> [What to do]:
[1] According to the article on YouTube's film rental program, what will each film cost, and how will it be paid for?
[2] Name every area of filmmaker control that the article on YouTube's film rental program calls a market differentiator.
[3] Reproduce, word for word, the portion of the article on YouTube's film rental program that begins with the words "Film rentals are" and ends with the words "consumer media marketplace?".

> [Passage for review]:
As YouTube evolves from its roots as the mega community for all video comers to a profitable business, the company is announcing a video rental program which launches in conjunction with the Sundance Film Festival (January 21-31, 2010). Against the backdrop of Sundance, YouTube rentals will launch with five Sundance films—two from last year’s competition (The Cove, Children of Invention) and three from this year’s “Next “program. Film pricing and rental terms are to be established by the filmmaker with the filmmaker retaining all distribution rights. Films will be $3.99 payable through Google Checkout; four of the films will have a 48-hour rental window and one will have a 24-hour window. All films, from Sundance and future partners/content creators, will be streamed to a consumer’s browser and will initially be secured using Adobe RTMPe to encrypt streams in transit. HD content will not be featured at launch but is expected to be part of the service.

Film rentals are a natural progression for YouTube and hardly a major surprise, given the number of competitors that range from Netflix to Apple TV, and clearly not part of a first-mover strategy. The areas of filmmaker control over pricing, rights and rental windows is a market differentiator but is it enough to evoke more than a tremor in the consumer media marketplace?

> [The data]:

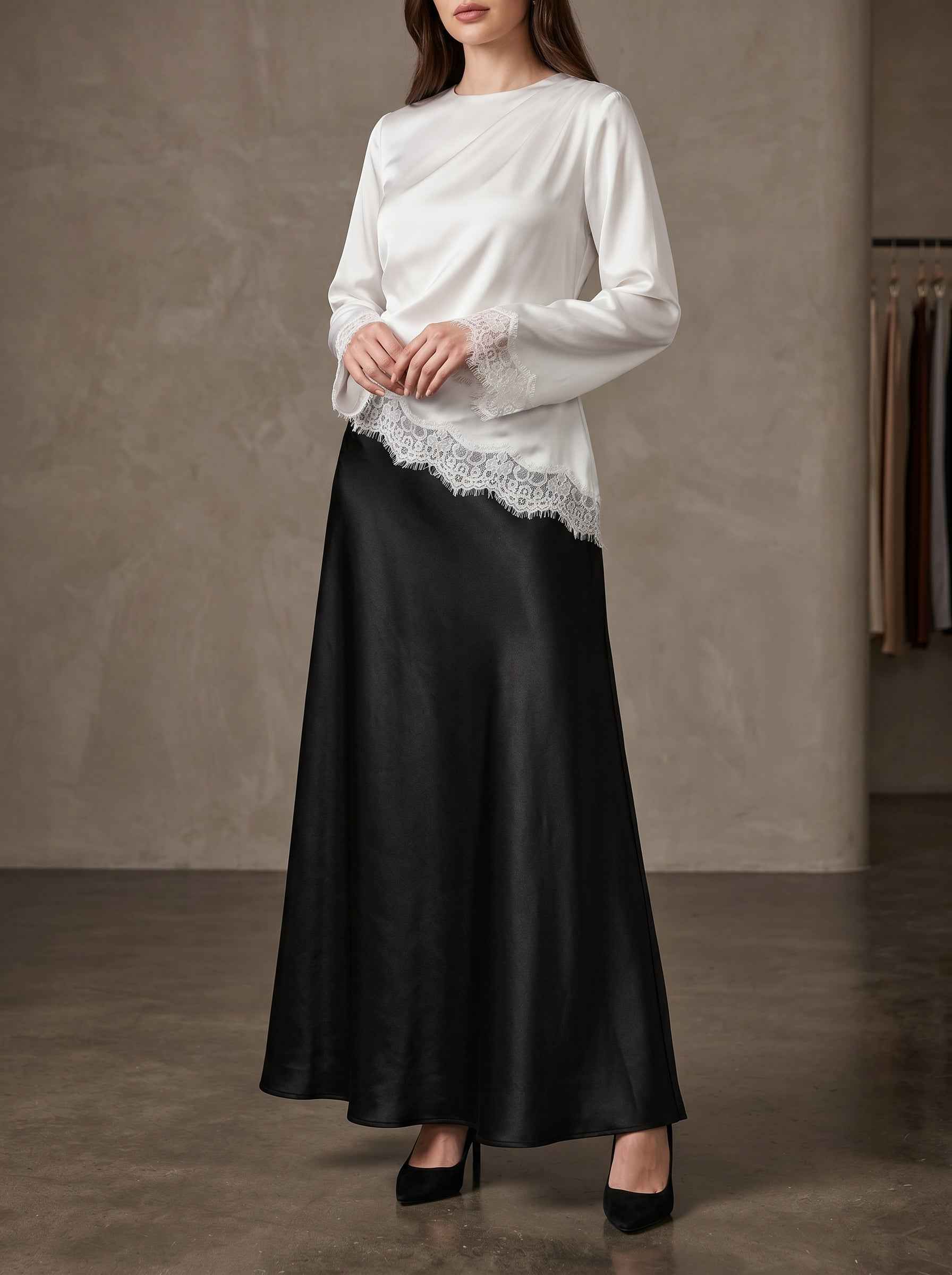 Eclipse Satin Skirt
--
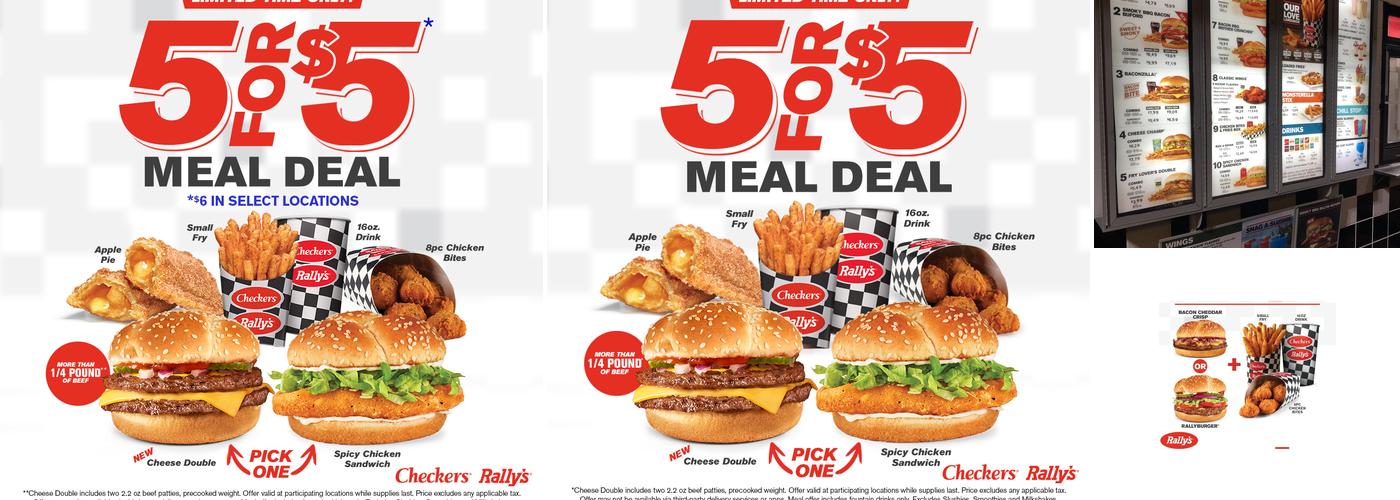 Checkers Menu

> [Results for the exercise]:
[1] Each film will cost $3.99, payable through Google Checkout.

[2] Pricing, rights, and rental windows.

[3]
Film rentals are a natural progression for YouTube and hardly a major surprise, given the number of competitors that range from Netflix to Apple TV, and clearly not part of a first-mover strategy. The areas of filmmaker control over pricing, rights and rental windows is a market differentiator but is it enough to evoke more than a tremor in the consumer media marketplace?